Psalm 42
I never truly understood this psalm until now. Now that I as a mother and a woman have been going through this valley of despair, loneliness, and even soul searching...I finally get it.
My hope has been diverted to all the wrong things, the wrong people. Hope is in God - God's plans for me. What are God's plans for me as mom & a woman? When did the blinders go on? When did I lose sight of God's plans for my life? I have walked away alot from church and Godly people. There has been a stirring in my heart that had turned into bitterness.
Over the past 3 years, much has built up inside of me. I have quite a few hangups with many people at church and with my husband. I have been a bitter, angry woman. A woman with no hope for her future but blaming everyone and everything for the lack of luster in her life. Grant it, I HAVE had many second thoughts about the choices I've made in my life and perhaps that is what the "thirst" is in my life as in this Psalm.
Why is it so hard to count my blessings? I wish I could make someone understand me but it feels like I only understand me. Feels sometimes that God doesn't understand me so I stop talking to Him. I know that isn't a good thing. So my thirst has gone into total drought, like someone walking in the desert without water in sight. I'm parched and nothing I do satisfies my thirst. So I get this Psalm from a friend...and I actually feel peace that perhaps God does understand me and He does hear me...but is waiting to see what choices I make with the direction He has given me.
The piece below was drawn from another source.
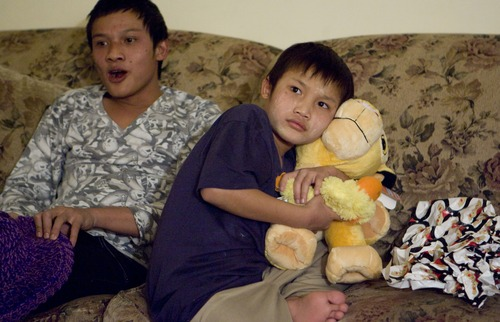 Keith Johnson  |  he Salt Lake Tribune Ten-year-old Sunnay Bra hugs a stuffed lion while sitting next to his brother Cha Kpaw Htoo after representatives from Catholic Community Services delivered gifts to the family of seven Burmese refugees at their home in South Salt Lake, December 12, 2012. The family arrived in Utah only a month ago.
NO one is to blame for my "downcast soul" which describes so much of my life, thought patterns, and issues of my heart.
So this will be the Psalm I will be meditating on this week. In the hope that my "thirst" will be finally quenched.
Am I overwhelmed still? Yes...do I feel like I'm in a box? Yes...but do I realize that my hope has been diverted yes...I need to get back to the place I use to be in...in God's presence.
Psalm 42
1
[b] As the deer pants for streams of water,
so my soul pants for you, O God.
2 My soul thirsts for God, for the living God.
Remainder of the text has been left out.